Instructions to follow: Extend the RClimDex user manual beyond its acknowledgement, picking up right after the final sentence.
** START Passage shown **
RClimDex (1.0)
User Manual
By
Xuebin Zhang and Feng Yang
Climate Research Branch
Environment Canada
Downsview, Ontario
Canada
September 10, 2004
Acknowledgement
The RClimDex is developed and maintained by Xuebin Zhang and Feng Yang at the Climate Research Branch of Meteorological Service of Canada. Its initial development was funded by the Canadian International Development Agency through the Canada China Climate Change Cooperation (C5) Project. Lisa Alexander, Francis Zwiers, Byron Gleason, David Stephenson, Albert Klan Tank, Mark New, Lucie Vincent, and Tom Peterson made important contributions to the development and testing of the package. Jose Luis Santos at CIIFEN helped to translate this document into Spanish. Earlier versions of RClimDex have been used during CCl/CLIVAR ETCCDMI workshops in Cape Town, South Africa, May 31-June 4, 2004, and in Maceio, Brazil, August 9-14, 2004. The lectures and attendees of the workshops provided very valuable suggestions for the improvement of RClimDex.
** END Passage shown **
** START Dataset content **
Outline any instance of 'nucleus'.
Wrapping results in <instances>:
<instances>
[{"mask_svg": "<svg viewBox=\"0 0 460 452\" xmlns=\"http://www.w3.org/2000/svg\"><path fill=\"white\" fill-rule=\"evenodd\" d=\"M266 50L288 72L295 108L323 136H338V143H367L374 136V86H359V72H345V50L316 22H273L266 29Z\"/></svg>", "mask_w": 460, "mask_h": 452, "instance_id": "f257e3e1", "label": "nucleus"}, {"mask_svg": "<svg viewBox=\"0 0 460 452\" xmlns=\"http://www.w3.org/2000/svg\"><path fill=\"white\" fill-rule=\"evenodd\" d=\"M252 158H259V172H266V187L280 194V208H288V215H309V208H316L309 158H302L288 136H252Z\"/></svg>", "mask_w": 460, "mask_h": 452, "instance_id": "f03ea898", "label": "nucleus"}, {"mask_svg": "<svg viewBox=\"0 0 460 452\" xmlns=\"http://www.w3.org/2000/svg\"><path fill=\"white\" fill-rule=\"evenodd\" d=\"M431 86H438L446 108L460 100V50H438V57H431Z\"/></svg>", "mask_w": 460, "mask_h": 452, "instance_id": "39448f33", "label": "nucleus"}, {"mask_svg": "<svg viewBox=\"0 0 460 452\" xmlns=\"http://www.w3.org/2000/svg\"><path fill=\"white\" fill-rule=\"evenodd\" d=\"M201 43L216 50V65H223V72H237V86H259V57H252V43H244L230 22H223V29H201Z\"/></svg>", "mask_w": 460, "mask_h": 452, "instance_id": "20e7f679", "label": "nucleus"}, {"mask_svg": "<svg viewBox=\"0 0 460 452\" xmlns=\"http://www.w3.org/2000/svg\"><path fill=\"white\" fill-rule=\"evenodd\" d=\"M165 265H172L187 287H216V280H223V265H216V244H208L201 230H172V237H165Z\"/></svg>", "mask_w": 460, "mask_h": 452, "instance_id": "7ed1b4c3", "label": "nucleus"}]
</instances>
** END Dataset content **
Exercise result:
TABLE OF CONTENTS
- Introduction
- Installation and running of R
2.1 How to install R
2.2 How to run R
- How to use RClimDex
3.1 Loading of RClimDex
3.2 Data quality control
3.3 Calculation of Indices
- Known bugs
- Bug report
Appendix A: List of Climate Indices
Appendix B: Input Data Format
Appendix C: Indices definitions
Appendix D: Threshold and in-base period temperature indices calculation
Appendix E: R for Windows FAQ
1. Introduction
ClimDex is a Microsoft Excel based program that provides an easy-to-use software package for the calculation of indices of climate extremes for monitoring and detecting climate change. It was developed by Byron Gleason at the National Climate Data Centre (NCDC) of NOAA, and has been used in CCl/CLIVAR workshops on climate indices fromin 2001.
The original objective was to port ClimDex into an environment that does not depend on a particular operating system. It was very natural to use R as our platform, since R is a free and yet very robust and powerful software for statistical analysis and graphics. It runs under both Windows and Unix environments. In 2003 it was discovered that the method used for computing percentile-based temperature indices in ClimDex and other programs resulted in inhomogeneity in the indices series. A fix to the problem requires a bootstrap procedure that makes it almost impossible to implement in an Excel environment. This has made it more urgent to develop this R based package.
RClimDex (1.0) is designed to provide a user friendly interface to compute indices of climate extremes. It computes all 27 core indices recommended by the CCl/CLIVAR Expert Team for Climate Change Detection Monitoring and Indices (ETCCDMI) as well as some other temperature and precipitation indices with user defined thresholds. The 27 core indices include almost all the indices calculated by ClimDex (Version 1.3). This version of RClimDex has been developed under R 1.84. It should run with R 1.84 or a later version.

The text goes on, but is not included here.